Understanding the Impact of FATF’s Travel Rule on Crypto Exchanges and Users: Pros and Cons

Cryptocurrency exchange scene: a futuristic cityscape with glowing currency symbols, background of diverse global landmarks, sun setting on a hopeful horizon, silhouettes of prominent exchanges, a lock with TRUST inscribed, light reflecting off anti-piracy shields, mood of compliance and progress.

In an effort to comply with the Financial Action Task Force’s (FATF) Travel Rule, major Japanese cryptocurrency exchange bitFlyer has adopted limitations on crypto deposits and transfers. The exchange will now only facilitate transactions with exchanges participating in the Travel Rule Universal Solution Technology (TRUST) network. The TRUST network has been embraced by major industry players such as Coinbase and Crypto.com, as it allows secure management of customer data legally mandated by the Travel Rule.

The new restrictions apply to 21 countries and regions, including the United States, Canada, Hong Kong, and Singapore. Additionally, only specific cryptocurrencies like Bitcoin, Ether, and some ERC-20 assets like Shiba Inu and Polygon are currently supported by TRUST, with bitFlyer noting that more are expected to be added in the near future.

Although the new limitations will impact transactions between exchanges, bitFlyer will continue to support transactions to and from self-custody wallets like MetaMask.
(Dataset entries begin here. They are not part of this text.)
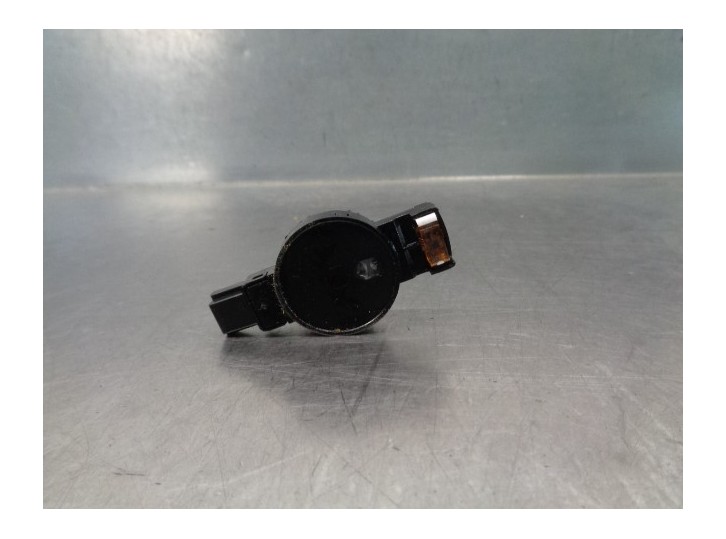 Recambio de sensor lluvia para bmw serie 3 touring (g21) 2.0 16v turbodiesel referencia OEM IAM 9873610 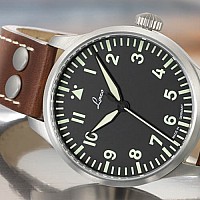 Laco Flieger Augsburg 39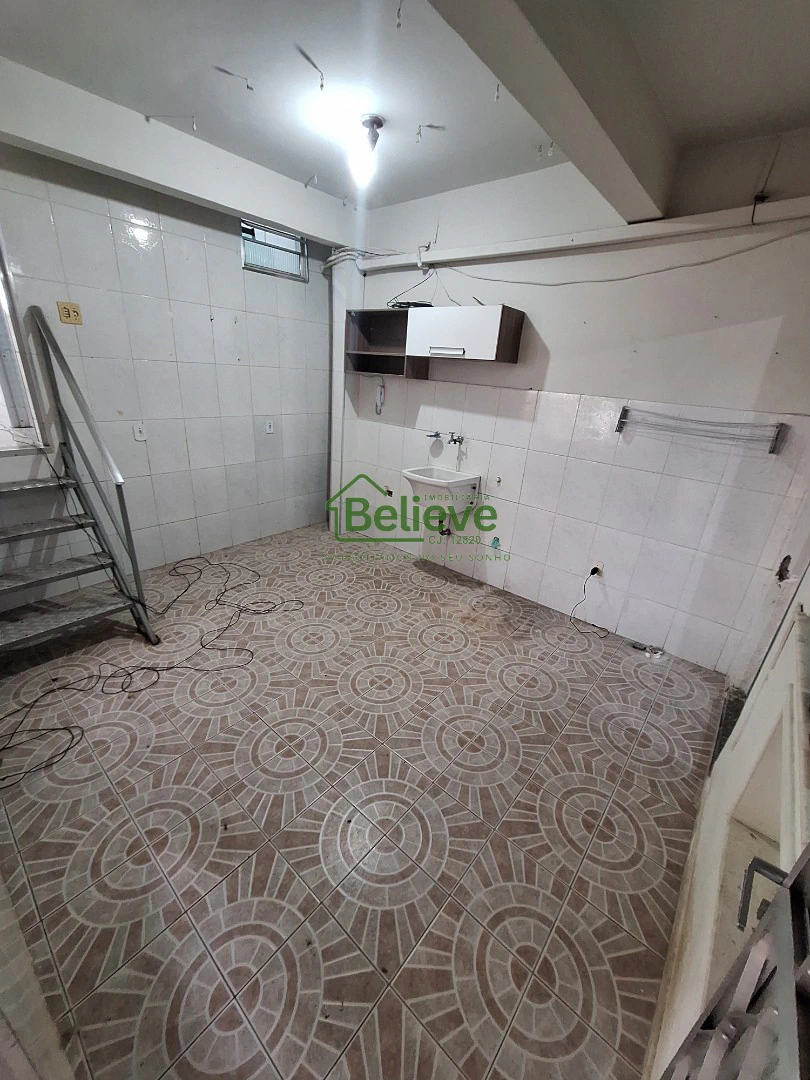 Unfurnished 75 m² house with 5 bedrooms and balcony grill — photo 8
The restrictions will be applicable to all corporate and individual customers utilizing the exchange for depositing and sending crypto assets.

At present, Coincheck is the only Japanese exchange that is part of the TRUST network and can interact with bitFlyer. At the time of writing, both Coincheck and bitFlyer only support BTC transactions via TRUST.

The tighter restrictions stem from Japan’s preparations to enforce new Anti-Money Laundering (AML) measures starting from June 1. The updated rules call for any platform processing a crypto transfer greater than $3,000 to pass on customer data to the recipient exchange or institution. This comes following the Japanese parliament’s decision on May 23 to bolster AML measures and align the nation’s crypto framework with global regulations.

As regulatory requirements tighten, it remains critical for exchanges and customers to adapt to the changes to ensure compliance and maintain a growing crypto industry. While some may argue that these restrictions could hinder innovation, many believe that proper regulatory compliance is necessary to achieve mainstream adoption and protect against illicit activities.